Organisations including the Royal College of Psychiatrists, Royal College of Nursing, Association of Ambulance Chief Executives and Association of Directors of Adult Social Services have issued a joint statement condemning proposed changes to the Mental Health Bill that they say would set a dangerous precedent and put people at risk.

Under new amendments backed by the House of Lords, health staff, including doctors and nurses, could be authorised to detain and restrain people experiencing a mental health crisis without police attendance, whether in public spaces or in their own homes.

The proposals, put forward by Tory shadow health minister Lord Kamall, were passed despite opposition from Health Minister Baroness Merron, who said the government did not support “extending police powers in this way.”

The change follows pressure from police leaders, who have long raised concerns about the growing number of mental-health-related incidents that officers are called to attend.
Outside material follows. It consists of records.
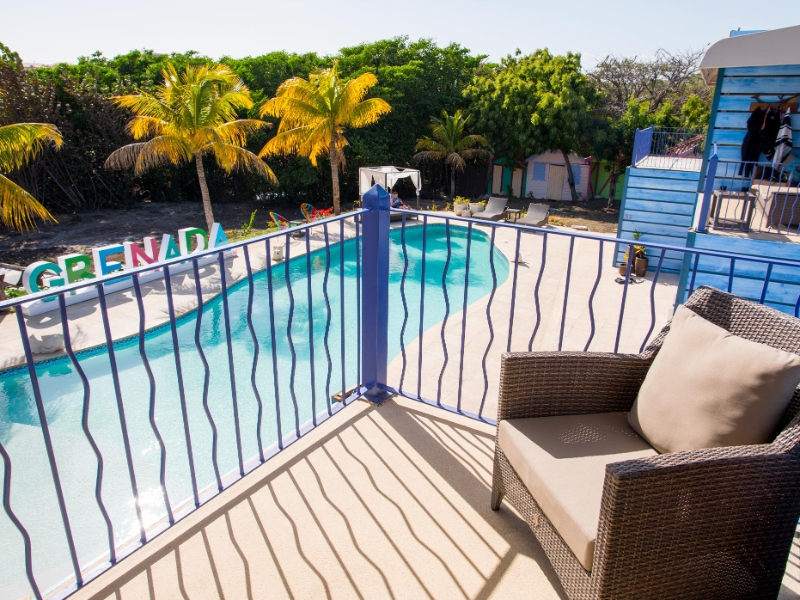 Cocoa Pod Room Balcony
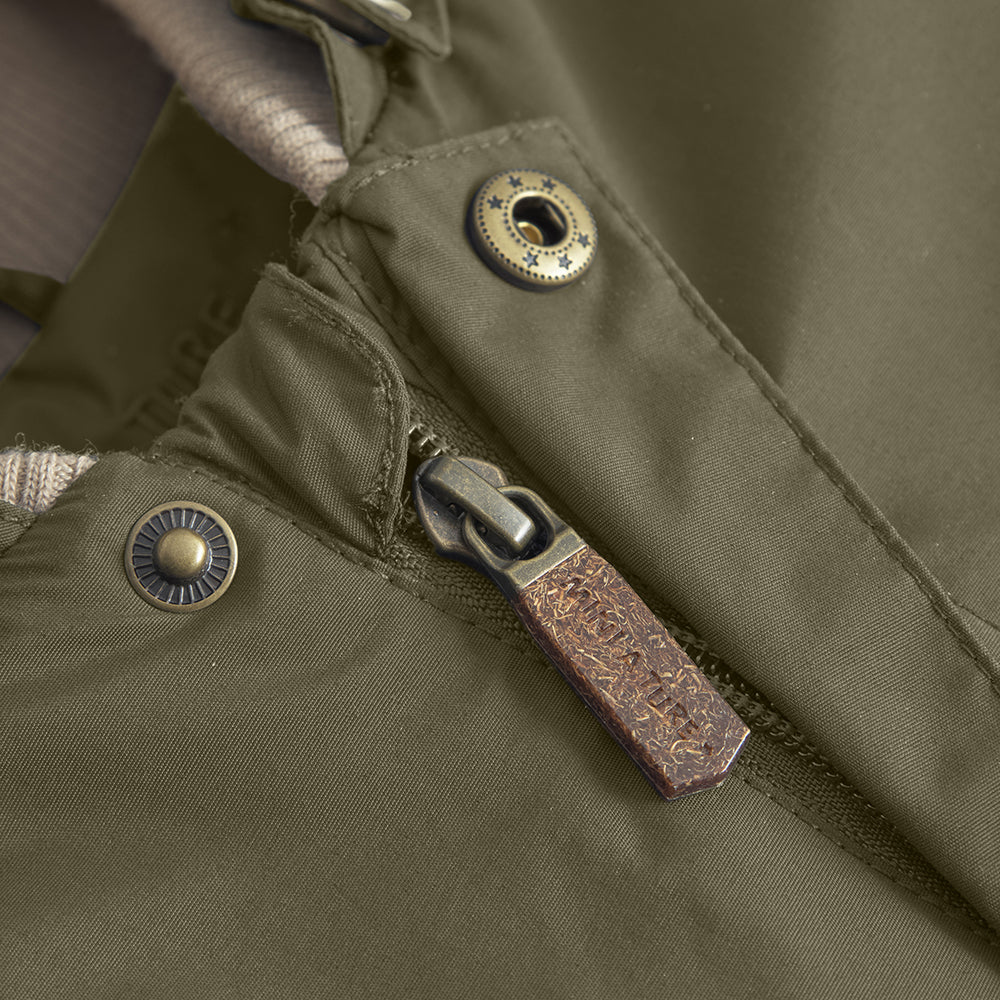 MATWALLY fleeceforet vinterjakke. GRS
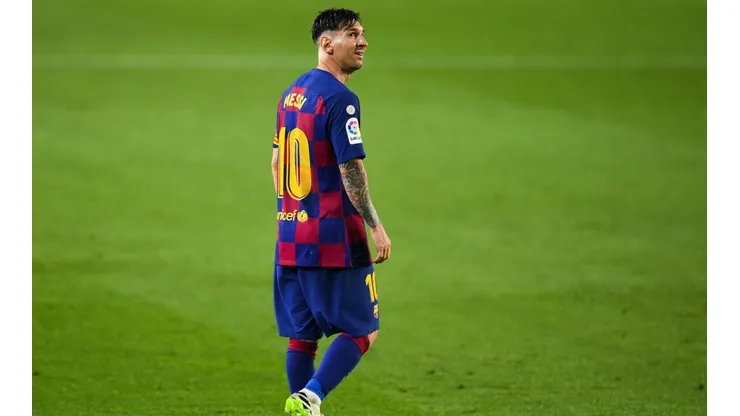 ¿Lionel Messi dejará Barcelona?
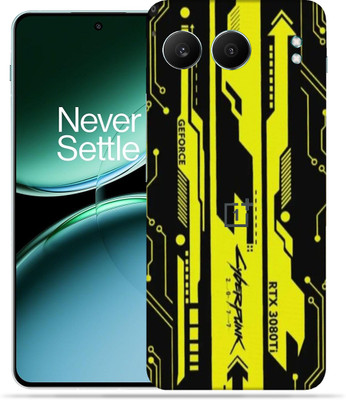 OggyBaba OggyBaba Oneplus Nord 4 5g Mobile Skin(Cyberpunk Yellow Black)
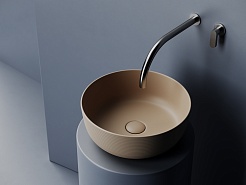 Ceramicanova Мебельная раковина Element 35 CN6073MC капучино матовый – фотография-2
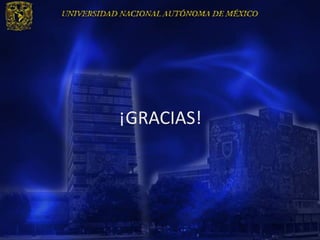 ¡GRACIAS!
 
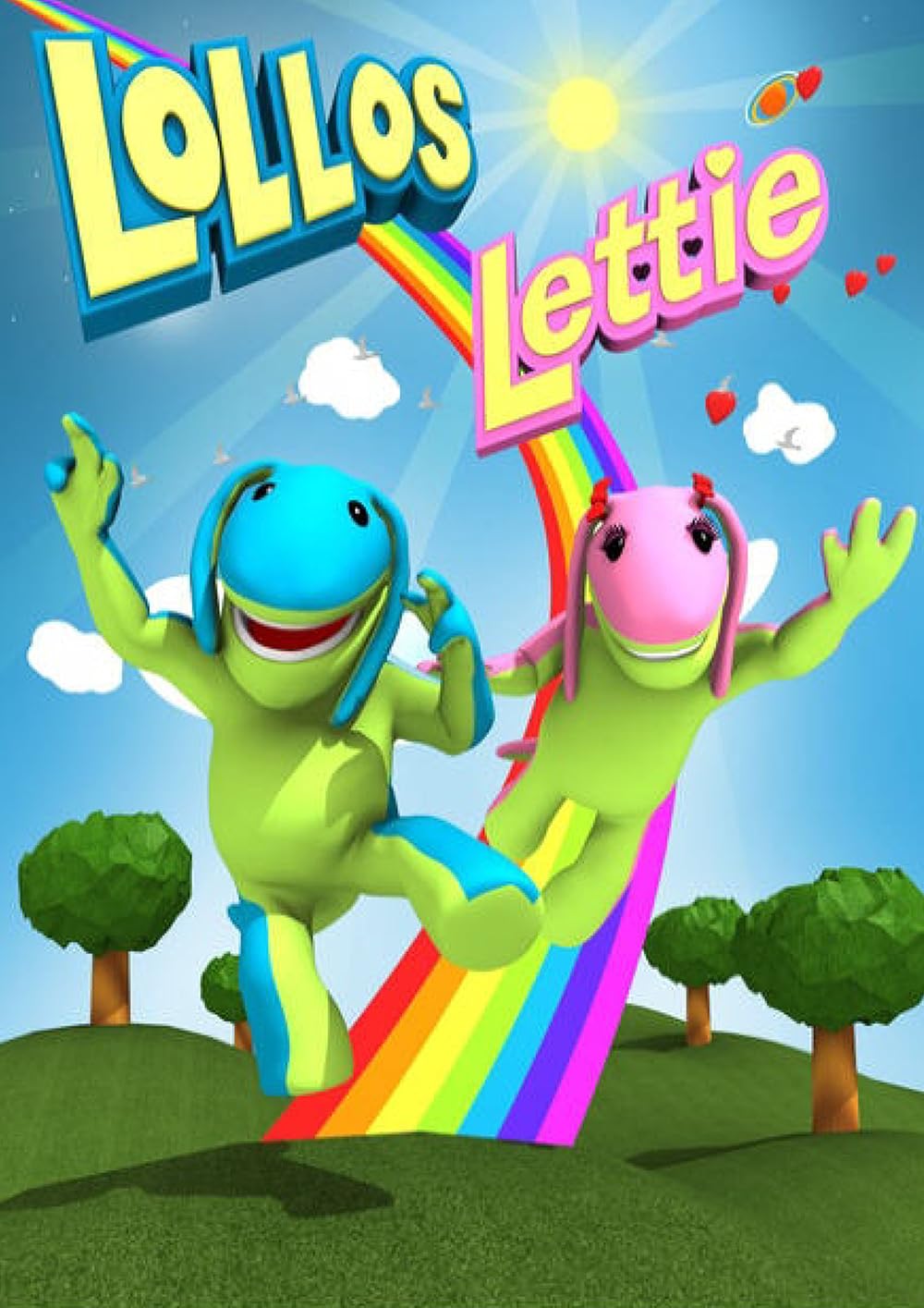 Lollos and Lettie: Tickle Giggle and Wiggle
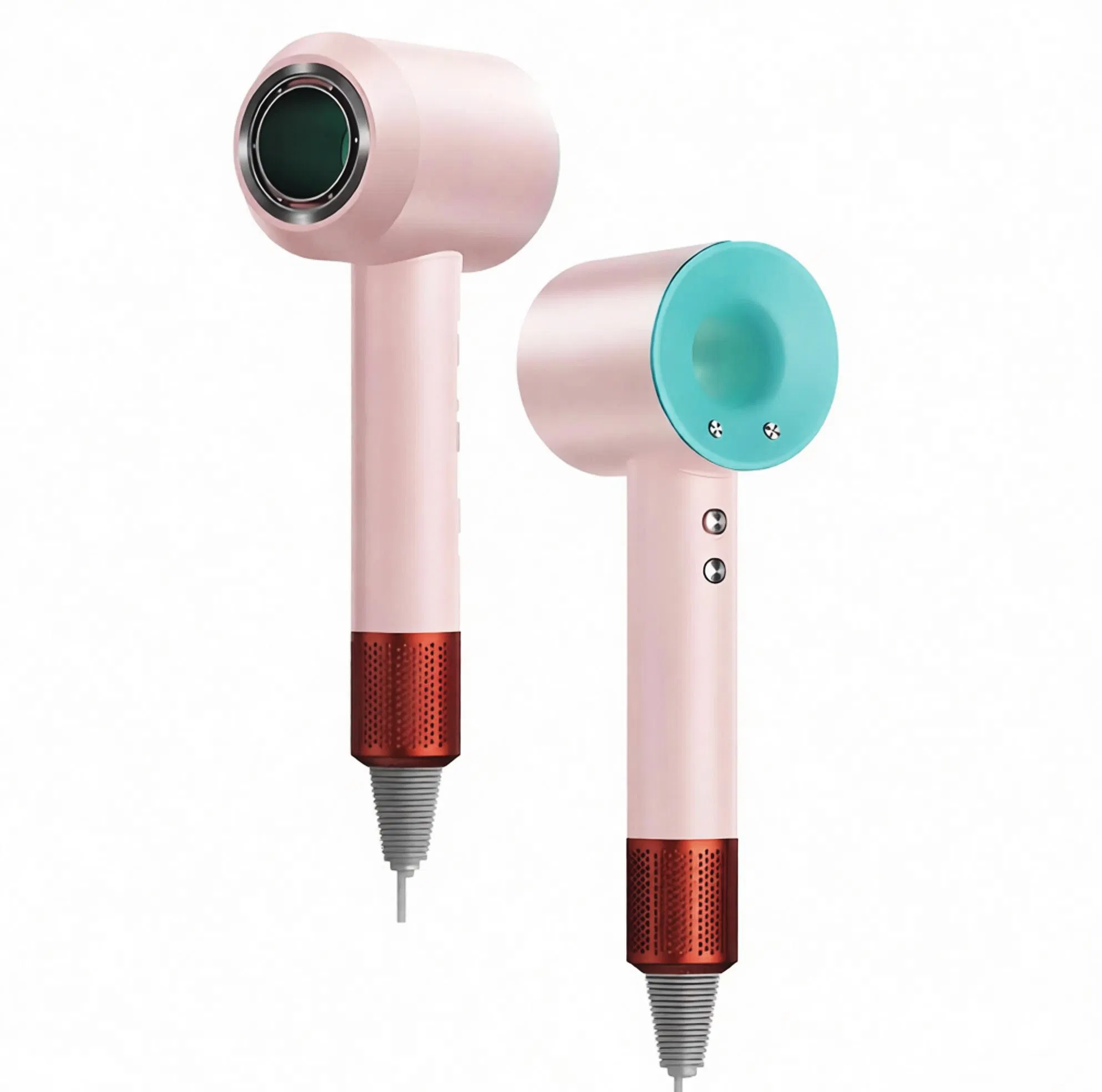 Metal Hair Dryer Wall Mounted Storage Rack Suitable for Supersonic Hair Dryer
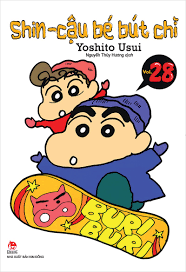 Shin - cậu bé bút chì tập 28 (Unknown Binding)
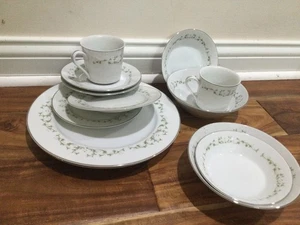 Sheffield Elegance (12 Teile) Fine China #502 Japan 6-teiliges Gedeckset mit Suppe mehrverfügbar - Bild 1 von 22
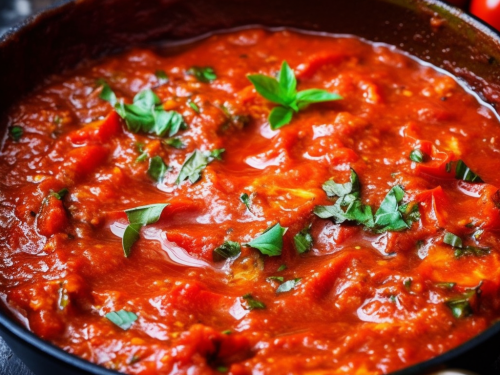 Spicy Arrabbiata Sauce Recipe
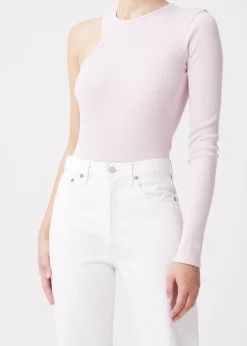 Sale - Bea Cutaway Bodysuit - Fondant Bodysuits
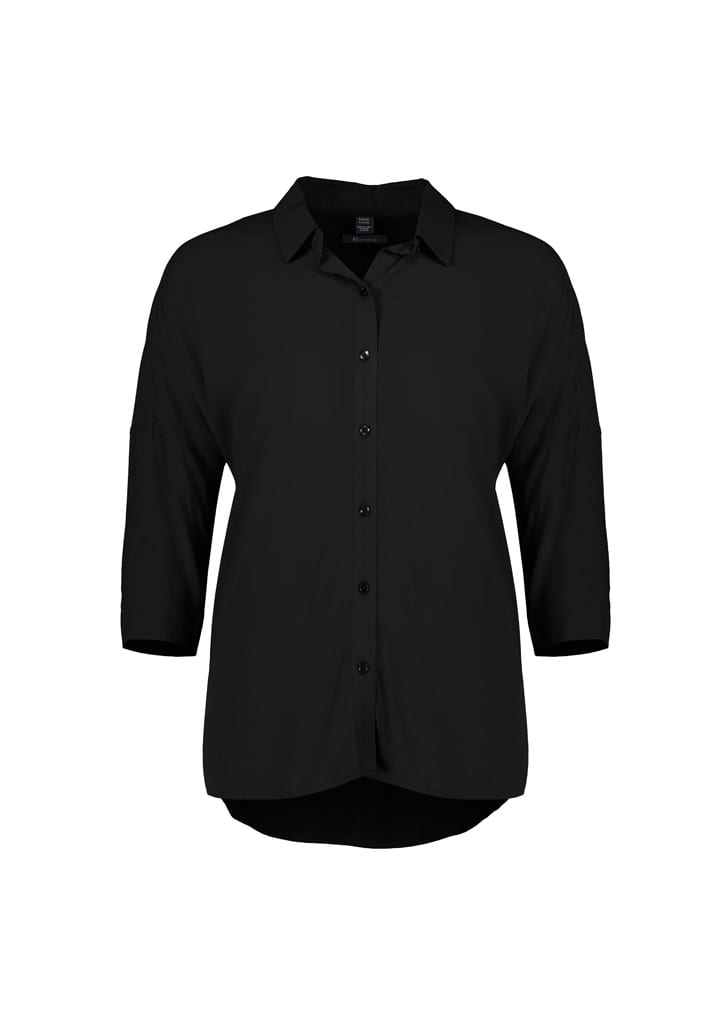 Womens Dahlia 3/4 Sleeve Blouse - RB366LT Image 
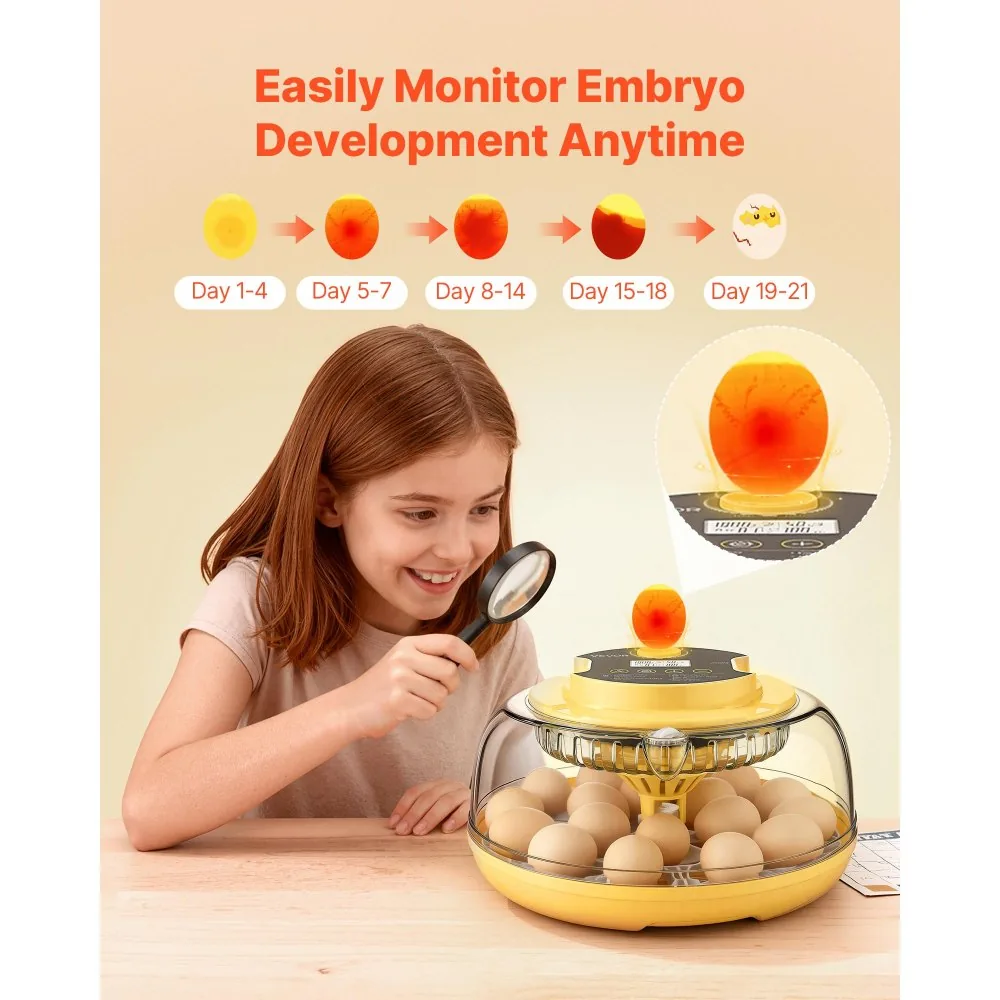 VEVOR 18 Egg Incubator 18 Eggs product image 5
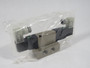 CKD 4KB240-08-L Solenoid Valve Assembly 100/110V 60Hz 1/4" NPT 0.2-0.7MPa NWB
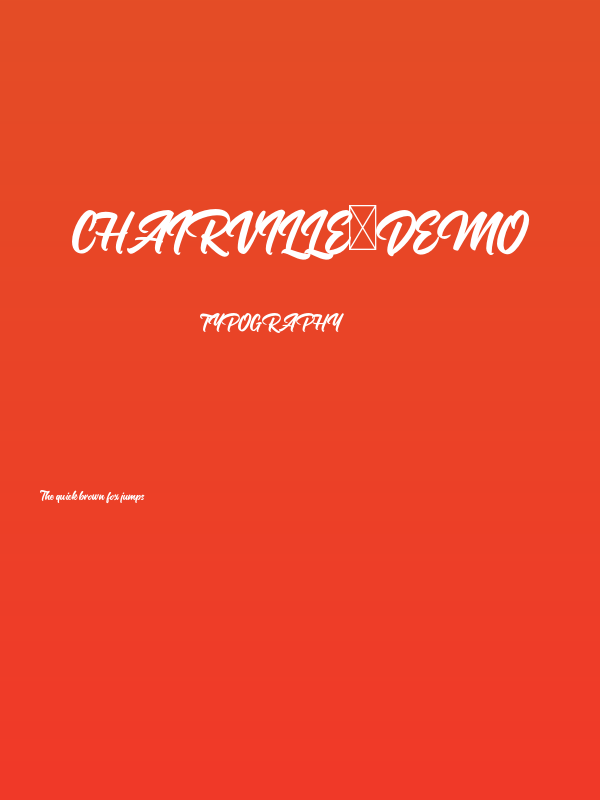 Chairville-Demo Poster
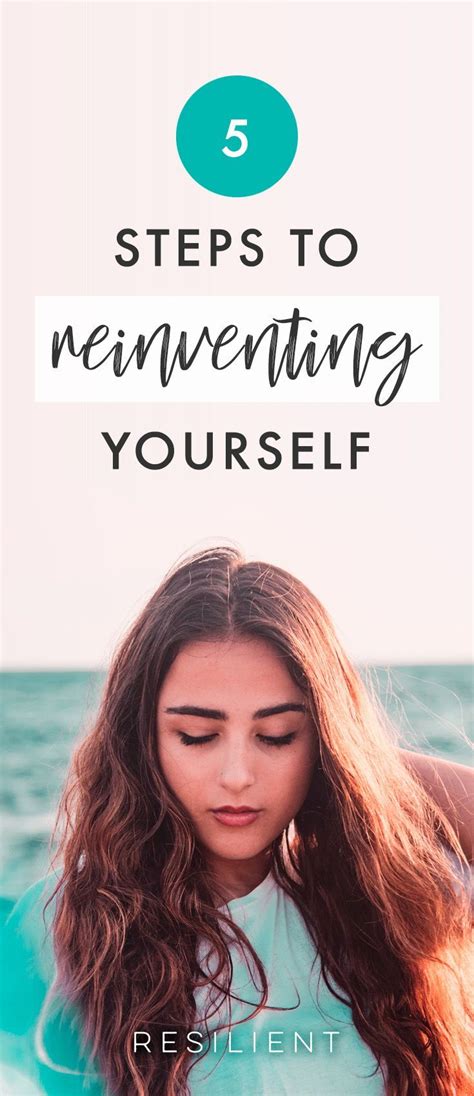 5 steps to reinventing yourself self improvement tips self care routine reinvent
But health leaders have hit back, warning that removing police from these situations puts both patients and clinicians at risk and could undermine trust in mental-health services.

They said: “Reducing police involvement in mental health emergencies could lead to serious risks for both patients and clinicians.”

The organisations also warn that allowing NHS staff to detain people could damage therapeutic relationships, discourage people from seeking help and increase the risk of harm, especially for people from minority backgrounds.

Keep Our NHS Public co-chairman Tony O’ Sullivan said that mental-health services need urgent extra resources and that support for people in crisis — and the staff who care for them — has to be paramount. 

“The wrong answer is to demand that NHS staff change their role from carers to law enforcement in policing the new Mental Health Act,” he told the Star. “This compromises the primary professional duties of staff and fails to stop the erosion of numbers of mental-health beds. 

“At best this is misguided. At worst it has echoes of asking NHS staff to take on the role of ‘border guards’ for undocumented people facing health charges when what is needed is compassion and safe access to care.”

Liberation founder Dorothy Gould said that the main issue with the plan is that detaining mental-health patients against their will in psychiatric hospitals and then forcibly treating them should not be happening at all.

“These forms of coercion are a major breach of our human rights under the UN Convention on the Rights of Disabled People,” she said.